On a dark background highlights are like eye mangets attracting the eye there. Shaded areas blend into the backgorund and don't get noticed as much. So if the goal is to attract maximum attention the eyes and mouth and hold it there on a dark background you'd logically want to highlight the front plane of the face and put the ears you don't want noticed into the shadows; like the star of a show in the spotlight on a dark stage. So on a dark background putting brighter highlights on the side of the face and ears is counter productive, again assuming the goal is max. "hang time" on the front of the face. If used to nuance the shape of the cheekbones keeping the intensity of the kickers lower than the key light will keep the side of the face darker than the front and create the desired modeling with the eye catching and distracting glare.

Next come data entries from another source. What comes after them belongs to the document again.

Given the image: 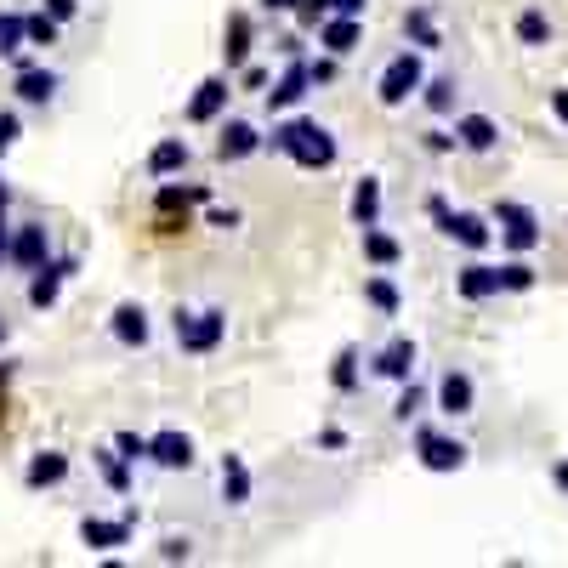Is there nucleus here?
<instances>
[{
  "mask_svg": "<svg viewBox=\"0 0 568 568\" xmlns=\"http://www.w3.org/2000/svg\"><path fill=\"white\" fill-rule=\"evenodd\" d=\"M415 91H421V57H415V52H398L387 69H381V91H375V97H381L387 108H398V103H409Z\"/></svg>",
  "mask_w": 568,
  "mask_h": 568,
  "instance_id": "obj_3",
  "label": "nucleus"
},
{
  "mask_svg": "<svg viewBox=\"0 0 568 568\" xmlns=\"http://www.w3.org/2000/svg\"><path fill=\"white\" fill-rule=\"evenodd\" d=\"M23 35H29V46H52V40H57V18H52V12L23 18Z\"/></svg>",
  "mask_w": 568,
  "mask_h": 568,
  "instance_id": "obj_32",
  "label": "nucleus"
},
{
  "mask_svg": "<svg viewBox=\"0 0 568 568\" xmlns=\"http://www.w3.org/2000/svg\"><path fill=\"white\" fill-rule=\"evenodd\" d=\"M319 444H324V449H341V444H347V432H336V426H324V432H319Z\"/></svg>",
  "mask_w": 568,
  "mask_h": 568,
  "instance_id": "obj_46",
  "label": "nucleus"
},
{
  "mask_svg": "<svg viewBox=\"0 0 568 568\" xmlns=\"http://www.w3.org/2000/svg\"><path fill=\"white\" fill-rule=\"evenodd\" d=\"M52 91H57V74L29 69V63L18 69V97H23V103H52Z\"/></svg>",
  "mask_w": 568,
  "mask_h": 568,
  "instance_id": "obj_21",
  "label": "nucleus"
},
{
  "mask_svg": "<svg viewBox=\"0 0 568 568\" xmlns=\"http://www.w3.org/2000/svg\"><path fill=\"white\" fill-rule=\"evenodd\" d=\"M353 222H358V228L381 222V182H375V177H364L353 188Z\"/></svg>",
  "mask_w": 568,
  "mask_h": 568,
  "instance_id": "obj_22",
  "label": "nucleus"
},
{
  "mask_svg": "<svg viewBox=\"0 0 568 568\" xmlns=\"http://www.w3.org/2000/svg\"><path fill=\"white\" fill-rule=\"evenodd\" d=\"M267 12H296V6H302V0H262Z\"/></svg>",
  "mask_w": 568,
  "mask_h": 568,
  "instance_id": "obj_48",
  "label": "nucleus"
},
{
  "mask_svg": "<svg viewBox=\"0 0 568 568\" xmlns=\"http://www.w3.org/2000/svg\"><path fill=\"white\" fill-rule=\"evenodd\" d=\"M495 222H500V239H506L512 250L540 245V222H534V211H523V205H512V199H500L495 205Z\"/></svg>",
  "mask_w": 568,
  "mask_h": 568,
  "instance_id": "obj_5",
  "label": "nucleus"
},
{
  "mask_svg": "<svg viewBox=\"0 0 568 568\" xmlns=\"http://www.w3.org/2000/svg\"><path fill=\"white\" fill-rule=\"evenodd\" d=\"M182 165H188V142L182 137H165L160 148L148 154V171H154V177H171V171H182Z\"/></svg>",
  "mask_w": 568,
  "mask_h": 568,
  "instance_id": "obj_23",
  "label": "nucleus"
},
{
  "mask_svg": "<svg viewBox=\"0 0 568 568\" xmlns=\"http://www.w3.org/2000/svg\"><path fill=\"white\" fill-rule=\"evenodd\" d=\"M364 256H370L375 267H392L404 250H398V239H392V233H381V228L370 222V228H364Z\"/></svg>",
  "mask_w": 568,
  "mask_h": 568,
  "instance_id": "obj_25",
  "label": "nucleus"
},
{
  "mask_svg": "<svg viewBox=\"0 0 568 568\" xmlns=\"http://www.w3.org/2000/svg\"><path fill=\"white\" fill-rule=\"evenodd\" d=\"M222 57H228V69H245V57H250V18H228V46H222Z\"/></svg>",
  "mask_w": 568,
  "mask_h": 568,
  "instance_id": "obj_26",
  "label": "nucleus"
},
{
  "mask_svg": "<svg viewBox=\"0 0 568 568\" xmlns=\"http://www.w3.org/2000/svg\"><path fill=\"white\" fill-rule=\"evenodd\" d=\"M211 228H239V211H211Z\"/></svg>",
  "mask_w": 568,
  "mask_h": 568,
  "instance_id": "obj_47",
  "label": "nucleus"
},
{
  "mask_svg": "<svg viewBox=\"0 0 568 568\" xmlns=\"http://www.w3.org/2000/svg\"><path fill=\"white\" fill-rule=\"evenodd\" d=\"M426 211H432V222H438V228H444V233H449V216H455V211H449L444 199L432 194V199H426Z\"/></svg>",
  "mask_w": 568,
  "mask_h": 568,
  "instance_id": "obj_40",
  "label": "nucleus"
},
{
  "mask_svg": "<svg viewBox=\"0 0 568 568\" xmlns=\"http://www.w3.org/2000/svg\"><path fill=\"white\" fill-rule=\"evenodd\" d=\"M69 273H74L69 256H63V262H40V267H35V279H29V302H35V307H52Z\"/></svg>",
  "mask_w": 568,
  "mask_h": 568,
  "instance_id": "obj_9",
  "label": "nucleus"
},
{
  "mask_svg": "<svg viewBox=\"0 0 568 568\" xmlns=\"http://www.w3.org/2000/svg\"><path fill=\"white\" fill-rule=\"evenodd\" d=\"M330 12H341V18H358V12H364V0H330Z\"/></svg>",
  "mask_w": 568,
  "mask_h": 568,
  "instance_id": "obj_45",
  "label": "nucleus"
},
{
  "mask_svg": "<svg viewBox=\"0 0 568 568\" xmlns=\"http://www.w3.org/2000/svg\"><path fill=\"white\" fill-rule=\"evenodd\" d=\"M517 40H523V46H546V40H551L546 12H523V18H517Z\"/></svg>",
  "mask_w": 568,
  "mask_h": 568,
  "instance_id": "obj_28",
  "label": "nucleus"
},
{
  "mask_svg": "<svg viewBox=\"0 0 568 568\" xmlns=\"http://www.w3.org/2000/svg\"><path fill=\"white\" fill-rule=\"evenodd\" d=\"M426 108H432V114H449V108H455V80H432V86H426Z\"/></svg>",
  "mask_w": 568,
  "mask_h": 568,
  "instance_id": "obj_35",
  "label": "nucleus"
},
{
  "mask_svg": "<svg viewBox=\"0 0 568 568\" xmlns=\"http://www.w3.org/2000/svg\"><path fill=\"white\" fill-rule=\"evenodd\" d=\"M551 114H557V120H563V125H568V91H563V86L551 91Z\"/></svg>",
  "mask_w": 568,
  "mask_h": 568,
  "instance_id": "obj_44",
  "label": "nucleus"
},
{
  "mask_svg": "<svg viewBox=\"0 0 568 568\" xmlns=\"http://www.w3.org/2000/svg\"><path fill=\"white\" fill-rule=\"evenodd\" d=\"M415 449H421L426 472H461L466 466V444H455V438H444V432H432V426L415 432Z\"/></svg>",
  "mask_w": 568,
  "mask_h": 568,
  "instance_id": "obj_4",
  "label": "nucleus"
},
{
  "mask_svg": "<svg viewBox=\"0 0 568 568\" xmlns=\"http://www.w3.org/2000/svg\"><path fill=\"white\" fill-rule=\"evenodd\" d=\"M46 12L63 23V18H74V12H80V0H46Z\"/></svg>",
  "mask_w": 568,
  "mask_h": 568,
  "instance_id": "obj_41",
  "label": "nucleus"
},
{
  "mask_svg": "<svg viewBox=\"0 0 568 568\" xmlns=\"http://www.w3.org/2000/svg\"><path fill=\"white\" fill-rule=\"evenodd\" d=\"M18 142V114H0V154Z\"/></svg>",
  "mask_w": 568,
  "mask_h": 568,
  "instance_id": "obj_38",
  "label": "nucleus"
},
{
  "mask_svg": "<svg viewBox=\"0 0 568 568\" xmlns=\"http://www.w3.org/2000/svg\"><path fill=\"white\" fill-rule=\"evenodd\" d=\"M307 86H313V63H290V69H284V80L267 91V108H296L307 97Z\"/></svg>",
  "mask_w": 568,
  "mask_h": 568,
  "instance_id": "obj_11",
  "label": "nucleus"
},
{
  "mask_svg": "<svg viewBox=\"0 0 568 568\" xmlns=\"http://www.w3.org/2000/svg\"><path fill=\"white\" fill-rule=\"evenodd\" d=\"M449 239H461L466 250H483V245H489V222H483V216H472V211L449 216Z\"/></svg>",
  "mask_w": 568,
  "mask_h": 568,
  "instance_id": "obj_24",
  "label": "nucleus"
},
{
  "mask_svg": "<svg viewBox=\"0 0 568 568\" xmlns=\"http://www.w3.org/2000/svg\"><path fill=\"white\" fill-rule=\"evenodd\" d=\"M534 284V267L529 262H506L500 267V290H529Z\"/></svg>",
  "mask_w": 568,
  "mask_h": 568,
  "instance_id": "obj_36",
  "label": "nucleus"
},
{
  "mask_svg": "<svg viewBox=\"0 0 568 568\" xmlns=\"http://www.w3.org/2000/svg\"><path fill=\"white\" fill-rule=\"evenodd\" d=\"M358 40H364V29H358V18H330L324 23V46H330V52L336 57H347V52H358Z\"/></svg>",
  "mask_w": 568,
  "mask_h": 568,
  "instance_id": "obj_18",
  "label": "nucleus"
},
{
  "mask_svg": "<svg viewBox=\"0 0 568 568\" xmlns=\"http://www.w3.org/2000/svg\"><path fill=\"white\" fill-rule=\"evenodd\" d=\"M222 108H228V80H205V86L194 91V103H188V120L205 125V120H216Z\"/></svg>",
  "mask_w": 568,
  "mask_h": 568,
  "instance_id": "obj_14",
  "label": "nucleus"
},
{
  "mask_svg": "<svg viewBox=\"0 0 568 568\" xmlns=\"http://www.w3.org/2000/svg\"><path fill=\"white\" fill-rule=\"evenodd\" d=\"M148 461L165 466V472H188L194 466V438L188 432H154L148 438Z\"/></svg>",
  "mask_w": 568,
  "mask_h": 568,
  "instance_id": "obj_6",
  "label": "nucleus"
},
{
  "mask_svg": "<svg viewBox=\"0 0 568 568\" xmlns=\"http://www.w3.org/2000/svg\"><path fill=\"white\" fill-rule=\"evenodd\" d=\"M114 336H120L125 347H142V341H148V313H142L137 302H120L114 307Z\"/></svg>",
  "mask_w": 568,
  "mask_h": 568,
  "instance_id": "obj_16",
  "label": "nucleus"
},
{
  "mask_svg": "<svg viewBox=\"0 0 568 568\" xmlns=\"http://www.w3.org/2000/svg\"><path fill=\"white\" fill-rule=\"evenodd\" d=\"M461 296L466 302H483V296H500V267H483V262H472V267H461Z\"/></svg>",
  "mask_w": 568,
  "mask_h": 568,
  "instance_id": "obj_15",
  "label": "nucleus"
},
{
  "mask_svg": "<svg viewBox=\"0 0 568 568\" xmlns=\"http://www.w3.org/2000/svg\"><path fill=\"white\" fill-rule=\"evenodd\" d=\"M364 296H370V307H381V313H398V284L392 279H370Z\"/></svg>",
  "mask_w": 568,
  "mask_h": 568,
  "instance_id": "obj_33",
  "label": "nucleus"
},
{
  "mask_svg": "<svg viewBox=\"0 0 568 568\" xmlns=\"http://www.w3.org/2000/svg\"><path fill=\"white\" fill-rule=\"evenodd\" d=\"M222 500H228V506H245L250 500V472H245L239 455H222Z\"/></svg>",
  "mask_w": 568,
  "mask_h": 568,
  "instance_id": "obj_19",
  "label": "nucleus"
},
{
  "mask_svg": "<svg viewBox=\"0 0 568 568\" xmlns=\"http://www.w3.org/2000/svg\"><path fill=\"white\" fill-rule=\"evenodd\" d=\"M160 557H165V563H182V557H188V540H165Z\"/></svg>",
  "mask_w": 568,
  "mask_h": 568,
  "instance_id": "obj_42",
  "label": "nucleus"
},
{
  "mask_svg": "<svg viewBox=\"0 0 568 568\" xmlns=\"http://www.w3.org/2000/svg\"><path fill=\"white\" fill-rule=\"evenodd\" d=\"M404 35L415 40V46H426V52H438V29H432L426 12H404Z\"/></svg>",
  "mask_w": 568,
  "mask_h": 568,
  "instance_id": "obj_27",
  "label": "nucleus"
},
{
  "mask_svg": "<svg viewBox=\"0 0 568 568\" xmlns=\"http://www.w3.org/2000/svg\"><path fill=\"white\" fill-rule=\"evenodd\" d=\"M267 148H273V154H290V160L307 165V171L336 165V137H330L319 120H284V125H273Z\"/></svg>",
  "mask_w": 568,
  "mask_h": 568,
  "instance_id": "obj_1",
  "label": "nucleus"
},
{
  "mask_svg": "<svg viewBox=\"0 0 568 568\" xmlns=\"http://www.w3.org/2000/svg\"><path fill=\"white\" fill-rule=\"evenodd\" d=\"M205 188H160V211H188V205H205Z\"/></svg>",
  "mask_w": 568,
  "mask_h": 568,
  "instance_id": "obj_31",
  "label": "nucleus"
},
{
  "mask_svg": "<svg viewBox=\"0 0 568 568\" xmlns=\"http://www.w3.org/2000/svg\"><path fill=\"white\" fill-rule=\"evenodd\" d=\"M262 148V137H256V125H245V120H228L222 125V142H216V160L222 165H239V160H250Z\"/></svg>",
  "mask_w": 568,
  "mask_h": 568,
  "instance_id": "obj_7",
  "label": "nucleus"
},
{
  "mask_svg": "<svg viewBox=\"0 0 568 568\" xmlns=\"http://www.w3.org/2000/svg\"><path fill=\"white\" fill-rule=\"evenodd\" d=\"M438 409H444V415H472V375L449 370L444 381H438Z\"/></svg>",
  "mask_w": 568,
  "mask_h": 568,
  "instance_id": "obj_12",
  "label": "nucleus"
},
{
  "mask_svg": "<svg viewBox=\"0 0 568 568\" xmlns=\"http://www.w3.org/2000/svg\"><path fill=\"white\" fill-rule=\"evenodd\" d=\"M426 148H432V154H449V148H455V137H444V131H426Z\"/></svg>",
  "mask_w": 568,
  "mask_h": 568,
  "instance_id": "obj_43",
  "label": "nucleus"
},
{
  "mask_svg": "<svg viewBox=\"0 0 568 568\" xmlns=\"http://www.w3.org/2000/svg\"><path fill=\"white\" fill-rule=\"evenodd\" d=\"M415 409H421V392L409 387L404 398H398V409H392V415H398V421H409V415H415Z\"/></svg>",
  "mask_w": 568,
  "mask_h": 568,
  "instance_id": "obj_39",
  "label": "nucleus"
},
{
  "mask_svg": "<svg viewBox=\"0 0 568 568\" xmlns=\"http://www.w3.org/2000/svg\"><path fill=\"white\" fill-rule=\"evenodd\" d=\"M6 245H12V239H6V211H0V256H6Z\"/></svg>",
  "mask_w": 568,
  "mask_h": 568,
  "instance_id": "obj_50",
  "label": "nucleus"
},
{
  "mask_svg": "<svg viewBox=\"0 0 568 568\" xmlns=\"http://www.w3.org/2000/svg\"><path fill=\"white\" fill-rule=\"evenodd\" d=\"M6 256H12L23 273H35V267L46 262V228H18V239L6 245Z\"/></svg>",
  "mask_w": 568,
  "mask_h": 568,
  "instance_id": "obj_13",
  "label": "nucleus"
},
{
  "mask_svg": "<svg viewBox=\"0 0 568 568\" xmlns=\"http://www.w3.org/2000/svg\"><path fill=\"white\" fill-rule=\"evenodd\" d=\"M0 211H6V188H0Z\"/></svg>",
  "mask_w": 568,
  "mask_h": 568,
  "instance_id": "obj_51",
  "label": "nucleus"
},
{
  "mask_svg": "<svg viewBox=\"0 0 568 568\" xmlns=\"http://www.w3.org/2000/svg\"><path fill=\"white\" fill-rule=\"evenodd\" d=\"M330 381H336V392H353V387H358V353H353V347H341V353H336V370H330Z\"/></svg>",
  "mask_w": 568,
  "mask_h": 568,
  "instance_id": "obj_30",
  "label": "nucleus"
},
{
  "mask_svg": "<svg viewBox=\"0 0 568 568\" xmlns=\"http://www.w3.org/2000/svg\"><path fill=\"white\" fill-rule=\"evenodd\" d=\"M120 455H125V461H148V438H137V432H120Z\"/></svg>",
  "mask_w": 568,
  "mask_h": 568,
  "instance_id": "obj_37",
  "label": "nucleus"
},
{
  "mask_svg": "<svg viewBox=\"0 0 568 568\" xmlns=\"http://www.w3.org/2000/svg\"><path fill=\"white\" fill-rule=\"evenodd\" d=\"M228 336V319L222 313H177V347L182 353H216V341Z\"/></svg>",
  "mask_w": 568,
  "mask_h": 568,
  "instance_id": "obj_2",
  "label": "nucleus"
},
{
  "mask_svg": "<svg viewBox=\"0 0 568 568\" xmlns=\"http://www.w3.org/2000/svg\"><path fill=\"white\" fill-rule=\"evenodd\" d=\"M63 478H69V455L46 449V455L29 461V483H35V489H52V483H63Z\"/></svg>",
  "mask_w": 568,
  "mask_h": 568,
  "instance_id": "obj_20",
  "label": "nucleus"
},
{
  "mask_svg": "<svg viewBox=\"0 0 568 568\" xmlns=\"http://www.w3.org/2000/svg\"><path fill=\"white\" fill-rule=\"evenodd\" d=\"M551 478H557V489L568 495V461H557V472H551Z\"/></svg>",
  "mask_w": 568,
  "mask_h": 568,
  "instance_id": "obj_49",
  "label": "nucleus"
},
{
  "mask_svg": "<svg viewBox=\"0 0 568 568\" xmlns=\"http://www.w3.org/2000/svg\"><path fill=\"white\" fill-rule=\"evenodd\" d=\"M97 466H103L108 489H120V495L131 489V472H125V455H108V449H103V455H97Z\"/></svg>",
  "mask_w": 568,
  "mask_h": 568,
  "instance_id": "obj_34",
  "label": "nucleus"
},
{
  "mask_svg": "<svg viewBox=\"0 0 568 568\" xmlns=\"http://www.w3.org/2000/svg\"><path fill=\"white\" fill-rule=\"evenodd\" d=\"M375 375H387V381H409V375H415V341H409V336L387 341V347L375 353Z\"/></svg>",
  "mask_w": 568,
  "mask_h": 568,
  "instance_id": "obj_10",
  "label": "nucleus"
},
{
  "mask_svg": "<svg viewBox=\"0 0 568 568\" xmlns=\"http://www.w3.org/2000/svg\"><path fill=\"white\" fill-rule=\"evenodd\" d=\"M0 341H6V319H0Z\"/></svg>",
  "mask_w": 568,
  "mask_h": 568,
  "instance_id": "obj_52",
  "label": "nucleus"
},
{
  "mask_svg": "<svg viewBox=\"0 0 568 568\" xmlns=\"http://www.w3.org/2000/svg\"><path fill=\"white\" fill-rule=\"evenodd\" d=\"M80 540H86L91 551H114V546L131 540V517H114V523H108V517H86V523H80Z\"/></svg>",
  "mask_w": 568,
  "mask_h": 568,
  "instance_id": "obj_8",
  "label": "nucleus"
},
{
  "mask_svg": "<svg viewBox=\"0 0 568 568\" xmlns=\"http://www.w3.org/2000/svg\"><path fill=\"white\" fill-rule=\"evenodd\" d=\"M455 137H461L466 148H472V154H489V148L500 142V131H495V120H489V114H466Z\"/></svg>",
  "mask_w": 568,
  "mask_h": 568,
  "instance_id": "obj_17",
  "label": "nucleus"
},
{
  "mask_svg": "<svg viewBox=\"0 0 568 568\" xmlns=\"http://www.w3.org/2000/svg\"><path fill=\"white\" fill-rule=\"evenodd\" d=\"M23 18L18 12H0V57H12V52H23Z\"/></svg>",
  "mask_w": 568,
  "mask_h": 568,
  "instance_id": "obj_29",
  "label": "nucleus"
}]
</instances>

As mentioned the background changes some aspects of the lighting strategy because if the goal is to contrast the front of the face. If the background was white the bright glaring kickers would made the brighter sides of the face blend in and disappear into the background. Perceptually that has a similar effect as highlighting the face on a dark one, the front side of the face the camera sees seems to be slimmer because the brain focuses more on what contrasts with the background the most. So on a white background a full face (nose directly at camera) pose with centered key light, chin level centered fill and two "hot" kickers on either side creates a front plane of the face which is warm in color (good color contrast) with the kickers making it appear slimmer because the sides blend into the background at the brain tends to "tune them out" on when concentrating on the eyes and well lit mouth and smile.
To create a similar "more attention on the front of the face" dynamic on a dark background you need to understand what centered fill does on a cause-effect level. It's not "flat" fill because a head is a 3D object. What is closer to the fill (the nose) will be illuminated more, what is further away (the ears) less. That creates the ideal gradient on a face for a portrait on a darker background if the goal is attention on eyes and mouth. The nose shadow (if seen by camera) winds up being the most filled, lightest and least distracting. The fill falls off over the cheekbones creating the "wrap" gradient as it fades in intensity with distance and the ears wind up significantly darker (if not hit with key light or kicker) and will fade into the background and not be noticed much if at all. Net effect perceptually? Attention of the viewer stays on the front of the face.
The take-away advice? Before creating a highlight on a face with light source (key or kicker) consider how it will attract the eye of the viewer on the background being used. With the highlighted area CONTRAST or blend into the background. After creating the highlights and analyzing where they attract attention look critically at the shadows. Where are they darkest and lightest on the face? Unfilled areas such as under the lip and teeth here indicate a lack of fill which most be addressed by positioning fill where it can reach those areas. Chin level or slightly above fill source, centered, will fill most areas the camera sees. If using fill below chin level (i.e., clamshell) take care the fill does not create shadows on the top of the cheekbones (opposite of natural fill).
Once you are aware of the cause and effect you will be more consciously aware of what each light hits and how it attracts and spot problems like the highlighted tip of the nose, dark teeth, etc. You can create a pattern similar to this, but without the imperfections by toning down the kickers (or just adding reflectiors on the side to nuance the shaded sides) and getting fill on the front of the face as the foundation for the lighting pattern. Try it and compare results.
Before setting lights consider facial angle to camera and symmetry of the features. Here the ears are unequal. It's not a balanced full face — nose at camera equal size ears — nor is it a "clean" oblique view where the far ear is hidden. Posing the face to the camera for symmetry of appearance with precise angles is usually more flattering than bits of ear sticking out and the two ears winding up looking different. Show both equally or hide one completely.